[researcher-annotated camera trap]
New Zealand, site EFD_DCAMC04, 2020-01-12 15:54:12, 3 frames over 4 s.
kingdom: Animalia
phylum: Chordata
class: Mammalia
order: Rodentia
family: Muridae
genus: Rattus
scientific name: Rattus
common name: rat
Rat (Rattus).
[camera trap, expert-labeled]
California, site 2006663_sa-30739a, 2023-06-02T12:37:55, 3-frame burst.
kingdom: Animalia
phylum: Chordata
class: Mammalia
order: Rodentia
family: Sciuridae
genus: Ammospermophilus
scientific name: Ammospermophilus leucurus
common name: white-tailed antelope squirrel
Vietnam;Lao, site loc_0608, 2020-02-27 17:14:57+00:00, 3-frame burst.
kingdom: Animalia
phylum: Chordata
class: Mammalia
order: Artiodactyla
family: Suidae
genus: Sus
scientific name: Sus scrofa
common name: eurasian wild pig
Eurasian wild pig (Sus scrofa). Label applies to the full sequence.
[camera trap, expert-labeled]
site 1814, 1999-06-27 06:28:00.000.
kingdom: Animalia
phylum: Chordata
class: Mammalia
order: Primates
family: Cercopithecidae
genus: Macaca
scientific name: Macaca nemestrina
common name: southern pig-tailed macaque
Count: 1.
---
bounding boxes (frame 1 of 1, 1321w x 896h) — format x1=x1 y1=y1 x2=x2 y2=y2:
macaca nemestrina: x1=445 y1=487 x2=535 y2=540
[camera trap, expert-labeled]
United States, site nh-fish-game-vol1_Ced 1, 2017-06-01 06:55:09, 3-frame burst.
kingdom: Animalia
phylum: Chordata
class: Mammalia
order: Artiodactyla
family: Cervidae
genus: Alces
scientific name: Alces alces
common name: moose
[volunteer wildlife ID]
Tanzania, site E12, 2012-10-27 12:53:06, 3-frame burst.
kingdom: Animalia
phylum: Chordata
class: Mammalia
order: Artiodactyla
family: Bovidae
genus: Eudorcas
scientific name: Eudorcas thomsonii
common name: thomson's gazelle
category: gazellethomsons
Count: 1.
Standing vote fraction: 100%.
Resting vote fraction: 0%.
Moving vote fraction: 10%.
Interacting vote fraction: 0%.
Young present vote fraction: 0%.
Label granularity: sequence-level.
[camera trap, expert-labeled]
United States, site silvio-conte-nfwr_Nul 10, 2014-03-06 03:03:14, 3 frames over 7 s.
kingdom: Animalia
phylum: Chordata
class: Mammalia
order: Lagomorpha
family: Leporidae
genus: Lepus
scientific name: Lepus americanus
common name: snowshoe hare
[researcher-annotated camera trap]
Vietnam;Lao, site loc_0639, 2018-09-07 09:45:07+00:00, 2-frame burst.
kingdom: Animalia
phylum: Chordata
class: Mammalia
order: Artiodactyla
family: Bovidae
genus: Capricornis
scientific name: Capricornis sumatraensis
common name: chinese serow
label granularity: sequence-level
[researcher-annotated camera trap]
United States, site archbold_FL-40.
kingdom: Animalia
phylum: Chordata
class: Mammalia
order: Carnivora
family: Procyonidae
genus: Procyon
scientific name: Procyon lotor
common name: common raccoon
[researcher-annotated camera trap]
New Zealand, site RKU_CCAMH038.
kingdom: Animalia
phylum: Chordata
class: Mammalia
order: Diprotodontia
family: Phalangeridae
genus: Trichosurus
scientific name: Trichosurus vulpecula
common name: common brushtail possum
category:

########

Exercise details: Write the records above out again, exactly as they are.

Completed exercise:
[researcher-annotated camera trap]
New Zealand, site EFD_DCAMC04, 2020-01-12 15:54:12, 3 frames over 4 s.
kingdom: Animalia
phylum: Chordata
class: Mammalia
order: Rodentia
family: Muridae
genus: Rattus
scientific name: Rattus
common name: rat
Rat (Rattus).
[camera trap, expert-labeled]
California, site 2006663_sa-30739a, 2023-06-02T12:37:55, 3-frame burst.
kingdom: Animalia
phylum: Chordata
class: Mammalia
order: Rodentia
family: Sciuridae
genus: Ammospermophilus
scientific name: Ammospermophilus leucurus
common name: white-tailed antelope squirrel
Vietnam;Lao, site loc_0608, 2020-02-27 17:14:57+00:00, 3-frame burst.
kingdom: Animalia
phylum: Chordata
class: Mammalia
order: Artiodactyla
family: Suidae
genus: Sus
scientific name: Sus scrofa
common name: eurasian wild pig
Eurasian wild pig (Sus scrofa). Label applies to the full sequence.
[camera trap, expert-labeled]
site 1814, 1999-06-27 06:28:00.000.
kingdom: Animalia
phylum: Chordata
class: Mammalia
order: Primates
family: Cercopithecidae
genus: Macaca
scientific name: Macaca nemestrina
common name: southern pig-tailed macaque
Count: 1.
---
bounding boxes (frame 1 of 1, 1321w x 896h) — format x1=x1 y1=y1 x2=x2 y2=y2:
macaca nemestrina: x1=445 y1=487 x2=535 y2=540
[camera trap, expert-labeled]
United States, site nh-fish-game-vol1_Ced 1, 2017-06-01 06:55:09, 3-frame burst.
kingdom: Animalia
phylum: Chordata
class: Mammalia
order: Artiodactyla
family: Cervidae
genus: Alces
scientific name: Alces alces
common name: moose
[volunteer wildlife ID]
Tanzania, site E12, 2012-10-27 12:53:06, 3-frame burst.
kingdom: Animalia
phylum: Chordata
class: Mammalia
order: Artiodactyla
family: Bovidae
genus: Eudorcas
scientific name: Eudorcas thomsonii
common name: thomson's gazelle
category: gazellethomsons
Count: 1.
Standing vote fraction: 100%.
Resting vote fraction: 0%.
Moving vote fraction: 10%.
Interacting vote fraction: 0%.
Young present vote fraction: 0%.
Label granularity: sequence-level.
[camera trap, expert-labeled]
United States, site silvio-conte-nfwr_Nul 10, 2014-03-06 03:03:14, 3 frames over 7 s.
kingdom: Animalia
phylum: Chordata
class: Mammalia
order: Lagomorpha
family: Leporidae
genus: Lepus
scientific name: Lepus americanus
common name: snowshoe hare
[researcher-annotated camera trap]
Vietnam;Lao, site loc_0639, 2018-09-07 09:45:07+00:00, 2-frame burst.
kingdom: Animalia
phylum: Chordata
class: Mammalia
order: Artiodactyla
family: Bovidae
genus: Capricornis
scientific name: Capricornis sumatraensis
common name: chinese serow
label granularity: sequence-level
[researcher-annotated camera trap]
United States, site archbold_FL-40.
kingdom: Animalia
phylum: Chordata
class: Mammalia
order: Carnivora
family: Procyonidae
genus: Procyon
scientific name: Procyon lotor
common name: common raccoon
[researcher-annotated camera trap]
New Zealand, site RKU_CCAMH038.
kingdom: Animalia
phylum: Chordata
class: Mammalia
order: Diprotodontia
family: Phalangeridae
genus: Trichosurus
scientific name: Trichosurus vulpecula
common name: common brushtail possum
category:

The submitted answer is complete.